Document section START
A good friend recommended this to me, but when it arrived on the hold shelf at the library I thought "he really should have told me it was the length of a Bible!" Having just finished reading it, it seems to me that it's just as well he didn't: I might not have ordered it, and that would have been a real shame.
The book spans millennia. The amount of time is never specified, but it doesn't really matter: it's hundreds of thousands of years, split between a world where we skip across tens of thousands of generations of uplifted spiders and a human cold storage ship voyaging between the stars trying to find a new home. Two groups set on an inevitable collision course. Tchaikovsky has woven so many disparate science fiction concepts into one novel that if you look at it from the outside you're going to believe there's no possible way he can make it work. He takes on:
- the poisoning of the Earth
- future Luddites
- species uplift
- racism/phobias (they're spiders)
- artificial intelligence
- species war
- millennia spacecraft
And that's probably not everything that I could name. But I'm making a list after the fact, whereas he was just trying to write a good story. And I've made a silly list and he's made a fantastic novel.
Document section END
> Set of tasks
1. Decide whether each statement agrees with the book review above. For each, answer yes or no and quote the words from the review that settle it.
(a) The friend who recommended the book warned the reviewer about its length.
(b) The review says the book states exactly how much time it spans.
(c) Artificial intelligence is one of the concepts the review lists.
2. Carry on the book review above, picking up right after its final sentence.
Provided material START
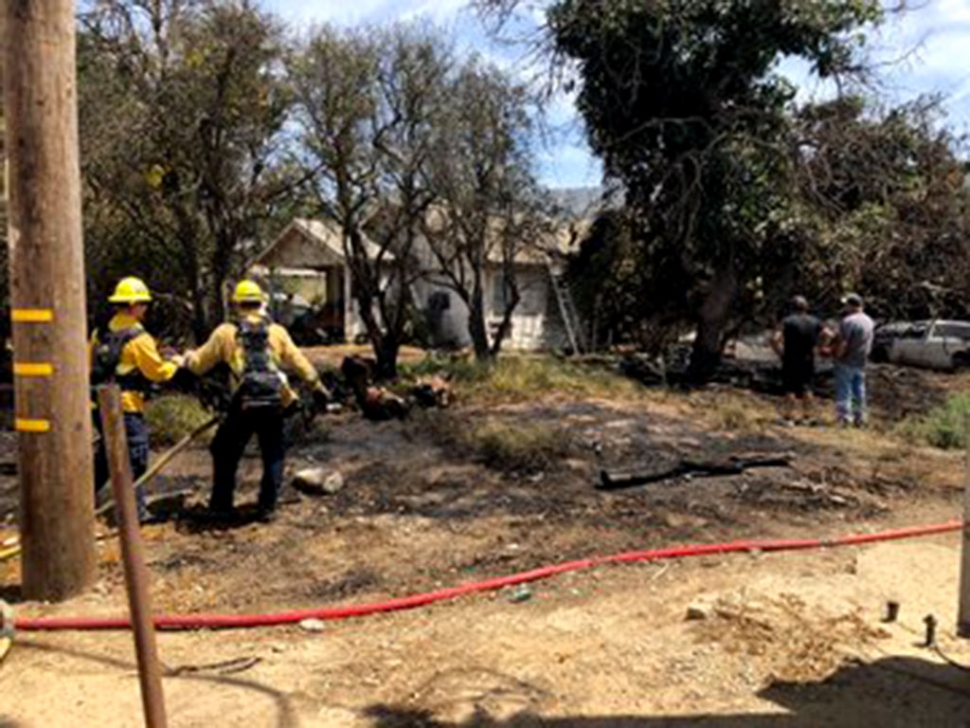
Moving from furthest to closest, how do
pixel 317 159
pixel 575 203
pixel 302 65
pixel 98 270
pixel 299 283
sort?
1. pixel 299 283
2. pixel 575 203
3. pixel 98 270
4. pixel 317 159
5. pixel 302 65

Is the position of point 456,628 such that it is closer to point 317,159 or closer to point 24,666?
point 24,666

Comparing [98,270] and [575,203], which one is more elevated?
[575,203]

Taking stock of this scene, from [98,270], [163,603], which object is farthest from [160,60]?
[163,603]

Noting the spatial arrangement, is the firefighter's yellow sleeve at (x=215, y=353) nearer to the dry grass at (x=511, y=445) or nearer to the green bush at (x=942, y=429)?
the dry grass at (x=511, y=445)

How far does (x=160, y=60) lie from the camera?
1374cm

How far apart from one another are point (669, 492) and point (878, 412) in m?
7.81

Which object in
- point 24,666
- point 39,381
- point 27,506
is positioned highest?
point 39,381

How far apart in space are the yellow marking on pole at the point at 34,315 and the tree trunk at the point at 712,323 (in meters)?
13.6

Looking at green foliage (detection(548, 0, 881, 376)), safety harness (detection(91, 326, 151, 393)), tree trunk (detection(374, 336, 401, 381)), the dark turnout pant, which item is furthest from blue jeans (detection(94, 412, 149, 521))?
green foliage (detection(548, 0, 881, 376))

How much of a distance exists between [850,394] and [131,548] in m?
10.9

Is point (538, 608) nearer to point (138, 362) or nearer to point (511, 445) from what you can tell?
point (138, 362)

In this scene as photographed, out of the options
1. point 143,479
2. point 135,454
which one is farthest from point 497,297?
point 143,479

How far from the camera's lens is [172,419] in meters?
10.3

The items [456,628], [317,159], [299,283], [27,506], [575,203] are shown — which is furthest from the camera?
[299,283]
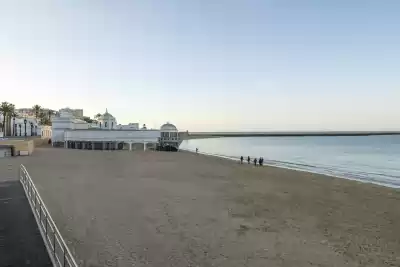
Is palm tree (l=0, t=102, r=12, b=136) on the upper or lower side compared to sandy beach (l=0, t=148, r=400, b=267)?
upper

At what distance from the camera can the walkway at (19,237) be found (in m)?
6.55

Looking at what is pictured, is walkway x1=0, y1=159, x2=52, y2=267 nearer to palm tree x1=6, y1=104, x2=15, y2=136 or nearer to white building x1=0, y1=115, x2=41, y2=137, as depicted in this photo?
palm tree x1=6, y1=104, x2=15, y2=136

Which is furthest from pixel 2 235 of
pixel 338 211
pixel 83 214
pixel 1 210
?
pixel 338 211

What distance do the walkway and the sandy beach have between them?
5.50 feet

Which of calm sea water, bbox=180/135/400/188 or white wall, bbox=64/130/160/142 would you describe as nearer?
calm sea water, bbox=180/135/400/188

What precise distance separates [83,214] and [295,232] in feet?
25.7

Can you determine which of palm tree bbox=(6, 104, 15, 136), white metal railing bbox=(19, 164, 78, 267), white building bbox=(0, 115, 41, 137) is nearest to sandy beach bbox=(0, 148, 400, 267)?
white metal railing bbox=(19, 164, 78, 267)

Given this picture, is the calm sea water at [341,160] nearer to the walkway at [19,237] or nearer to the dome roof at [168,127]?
the dome roof at [168,127]

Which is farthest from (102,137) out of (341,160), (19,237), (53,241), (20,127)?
(53,241)

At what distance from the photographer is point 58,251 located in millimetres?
7148

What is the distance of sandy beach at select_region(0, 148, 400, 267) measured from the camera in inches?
396

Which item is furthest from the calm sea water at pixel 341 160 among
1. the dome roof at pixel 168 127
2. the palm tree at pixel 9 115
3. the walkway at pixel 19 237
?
the palm tree at pixel 9 115

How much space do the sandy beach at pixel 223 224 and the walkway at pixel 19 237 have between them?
66.0 inches

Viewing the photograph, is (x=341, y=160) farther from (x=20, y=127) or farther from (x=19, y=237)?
(x=20, y=127)
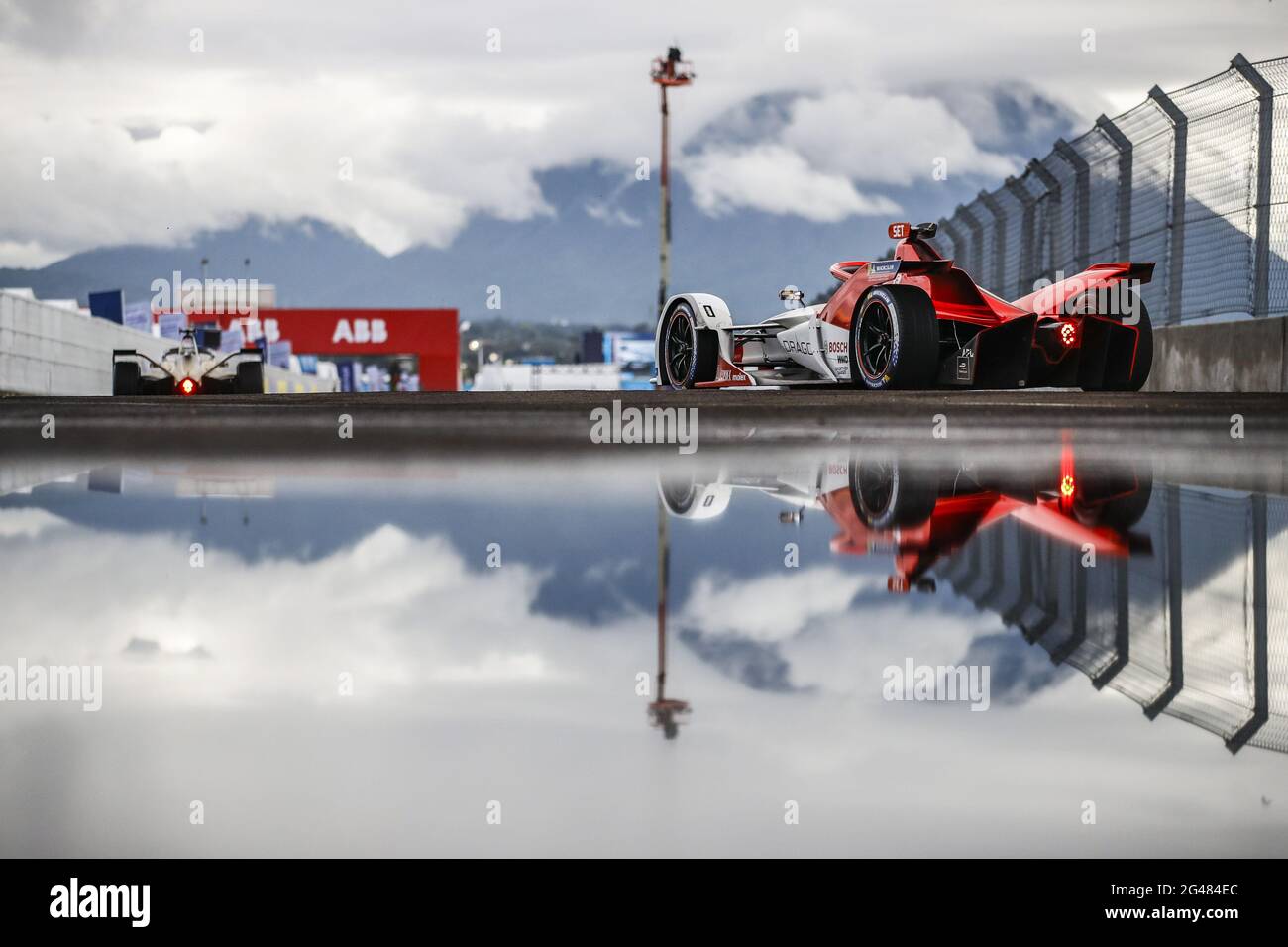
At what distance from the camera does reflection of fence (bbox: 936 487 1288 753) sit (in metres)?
1.50

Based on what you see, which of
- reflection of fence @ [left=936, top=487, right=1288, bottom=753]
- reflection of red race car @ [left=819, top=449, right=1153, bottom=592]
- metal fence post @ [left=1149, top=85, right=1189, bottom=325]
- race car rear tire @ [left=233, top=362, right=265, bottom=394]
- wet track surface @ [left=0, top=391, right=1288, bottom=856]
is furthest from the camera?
race car rear tire @ [left=233, top=362, right=265, bottom=394]

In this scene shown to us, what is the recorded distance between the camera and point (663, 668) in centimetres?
157

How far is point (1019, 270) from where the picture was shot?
1380 cm

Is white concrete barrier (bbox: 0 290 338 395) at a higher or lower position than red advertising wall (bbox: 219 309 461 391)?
lower

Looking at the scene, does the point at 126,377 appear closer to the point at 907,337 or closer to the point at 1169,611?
the point at 907,337

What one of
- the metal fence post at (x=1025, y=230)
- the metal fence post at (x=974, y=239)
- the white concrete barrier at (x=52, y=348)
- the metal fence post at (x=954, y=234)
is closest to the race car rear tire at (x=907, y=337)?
the metal fence post at (x=1025, y=230)

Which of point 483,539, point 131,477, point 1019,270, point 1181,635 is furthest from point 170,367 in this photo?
point 1181,635

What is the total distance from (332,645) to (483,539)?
91 centimetres

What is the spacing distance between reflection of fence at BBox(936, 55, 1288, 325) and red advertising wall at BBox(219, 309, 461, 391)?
50277 millimetres

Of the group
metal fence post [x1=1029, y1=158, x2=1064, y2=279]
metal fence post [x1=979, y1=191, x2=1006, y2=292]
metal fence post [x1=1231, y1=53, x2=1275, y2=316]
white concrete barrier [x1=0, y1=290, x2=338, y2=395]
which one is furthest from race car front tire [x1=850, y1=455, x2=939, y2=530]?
white concrete barrier [x1=0, y1=290, x2=338, y2=395]

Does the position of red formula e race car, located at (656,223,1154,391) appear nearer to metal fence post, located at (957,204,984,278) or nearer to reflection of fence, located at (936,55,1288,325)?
reflection of fence, located at (936,55,1288,325)
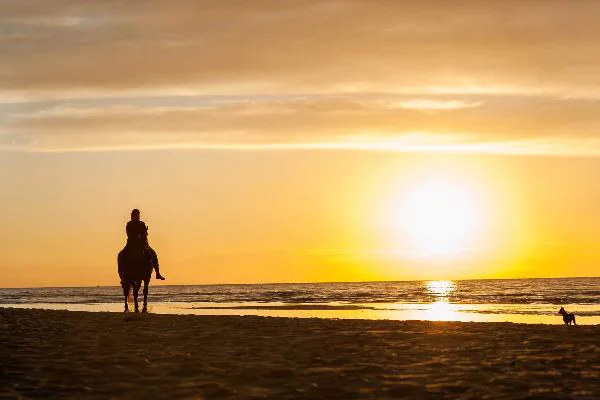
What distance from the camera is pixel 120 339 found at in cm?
1658

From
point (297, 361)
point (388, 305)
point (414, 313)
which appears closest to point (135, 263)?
point (297, 361)

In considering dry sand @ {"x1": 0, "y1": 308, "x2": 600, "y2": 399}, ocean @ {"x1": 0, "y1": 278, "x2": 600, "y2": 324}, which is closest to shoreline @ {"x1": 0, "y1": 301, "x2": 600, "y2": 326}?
ocean @ {"x1": 0, "y1": 278, "x2": 600, "y2": 324}

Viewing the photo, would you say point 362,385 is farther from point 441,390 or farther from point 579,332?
point 579,332

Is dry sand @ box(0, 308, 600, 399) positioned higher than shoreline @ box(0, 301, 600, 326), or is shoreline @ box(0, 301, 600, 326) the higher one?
shoreline @ box(0, 301, 600, 326)

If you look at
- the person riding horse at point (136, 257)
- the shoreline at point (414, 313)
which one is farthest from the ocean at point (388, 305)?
the person riding horse at point (136, 257)

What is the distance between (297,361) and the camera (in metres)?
13.0

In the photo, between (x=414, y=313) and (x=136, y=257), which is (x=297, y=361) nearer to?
(x=136, y=257)

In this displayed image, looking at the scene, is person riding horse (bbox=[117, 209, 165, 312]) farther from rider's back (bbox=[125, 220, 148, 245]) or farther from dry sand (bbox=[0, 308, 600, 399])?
dry sand (bbox=[0, 308, 600, 399])

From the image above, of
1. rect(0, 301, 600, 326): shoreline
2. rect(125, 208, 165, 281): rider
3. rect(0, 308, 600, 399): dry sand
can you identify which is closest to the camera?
rect(0, 308, 600, 399): dry sand

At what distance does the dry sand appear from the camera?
33.1ft

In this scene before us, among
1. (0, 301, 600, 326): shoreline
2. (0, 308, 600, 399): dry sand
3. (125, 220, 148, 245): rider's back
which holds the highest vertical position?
(125, 220, 148, 245): rider's back

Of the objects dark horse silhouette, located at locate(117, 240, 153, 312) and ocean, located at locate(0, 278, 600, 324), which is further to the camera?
ocean, located at locate(0, 278, 600, 324)

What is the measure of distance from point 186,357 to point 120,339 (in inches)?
140

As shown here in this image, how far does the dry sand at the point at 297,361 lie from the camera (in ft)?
33.1
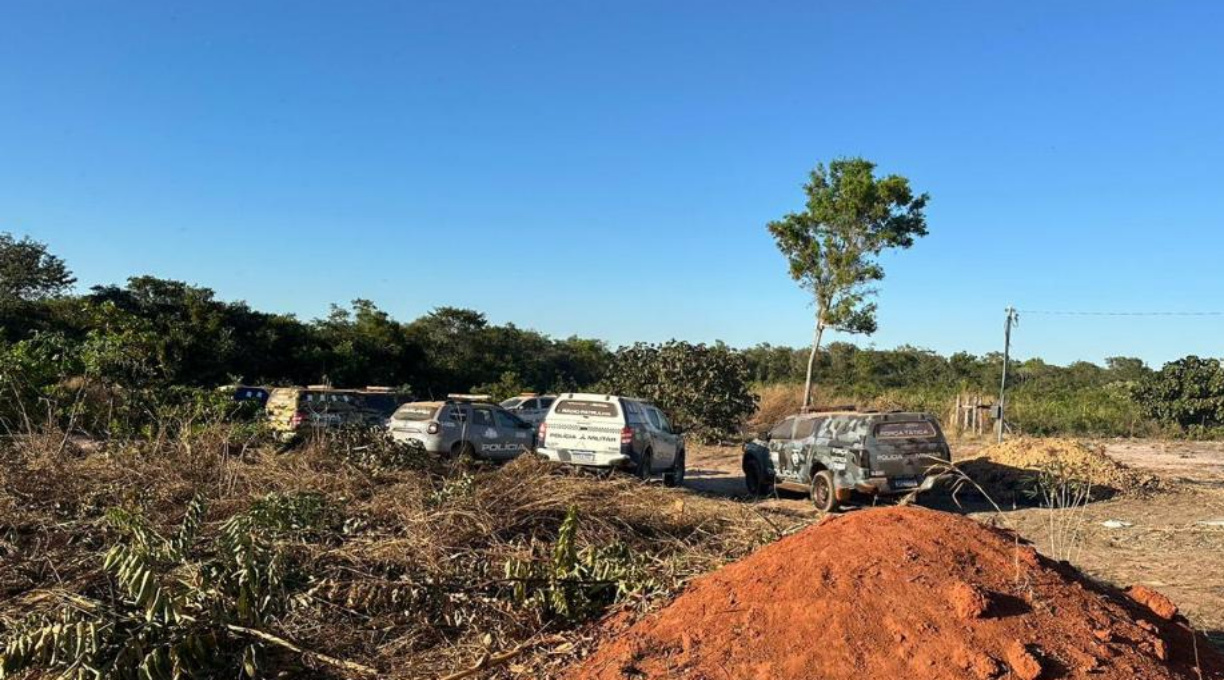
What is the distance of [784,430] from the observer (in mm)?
14195

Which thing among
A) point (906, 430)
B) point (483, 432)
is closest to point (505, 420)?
point (483, 432)

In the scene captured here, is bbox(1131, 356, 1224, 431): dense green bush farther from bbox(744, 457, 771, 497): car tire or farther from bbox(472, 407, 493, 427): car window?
bbox(472, 407, 493, 427): car window

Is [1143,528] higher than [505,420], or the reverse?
[505,420]

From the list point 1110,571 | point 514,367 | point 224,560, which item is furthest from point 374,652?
point 514,367

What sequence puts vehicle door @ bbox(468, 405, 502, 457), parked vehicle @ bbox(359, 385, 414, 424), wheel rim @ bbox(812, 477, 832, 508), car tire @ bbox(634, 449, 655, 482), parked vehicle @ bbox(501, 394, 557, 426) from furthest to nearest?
parked vehicle @ bbox(501, 394, 557, 426)
parked vehicle @ bbox(359, 385, 414, 424)
vehicle door @ bbox(468, 405, 502, 457)
car tire @ bbox(634, 449, 655, 482)
wheel rim @ bbox(812, 477, 832, 508)

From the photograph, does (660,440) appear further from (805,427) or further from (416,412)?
(416,412)

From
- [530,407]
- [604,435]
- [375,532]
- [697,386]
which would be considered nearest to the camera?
[375,532]

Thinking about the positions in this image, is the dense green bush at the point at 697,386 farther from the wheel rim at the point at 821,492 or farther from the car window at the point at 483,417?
the wheel rim at the point at 821,492

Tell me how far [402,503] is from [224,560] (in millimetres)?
1784

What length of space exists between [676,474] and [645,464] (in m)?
1.63

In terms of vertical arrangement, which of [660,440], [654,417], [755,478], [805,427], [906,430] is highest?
[906,430]

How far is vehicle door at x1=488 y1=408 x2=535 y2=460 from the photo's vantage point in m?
15.6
Provided material END
> Task-by-task answers
1.
(a) No: "he really should have told me it was the length of a Bible!"
(b) No: "The amount of time is never specified"
(c) Yes: "artificial intelligence"

2.
Yes, it's long: and if you're like me, you'll treasure the whole thing. The struggles of the generations of spiders, their evolution sped thousands of times by a nanovirus, and the last colony ship from the poisoned Earth, desperately seeking a terraformed world left behind by the "Old Empire" (a previous human civilization).
And it comes complete with a WTF ending - but the good kind. There are twist endings that come out of nowhere and completely destroy a book or movie. And then there are ones like this, ones that work - after you pick your jaw up off the floor. The two most memorable recent examples I can think of are both movies, "The Sisters Brothers" and "Ex Machina."
Best book I've read this year, highly recommended.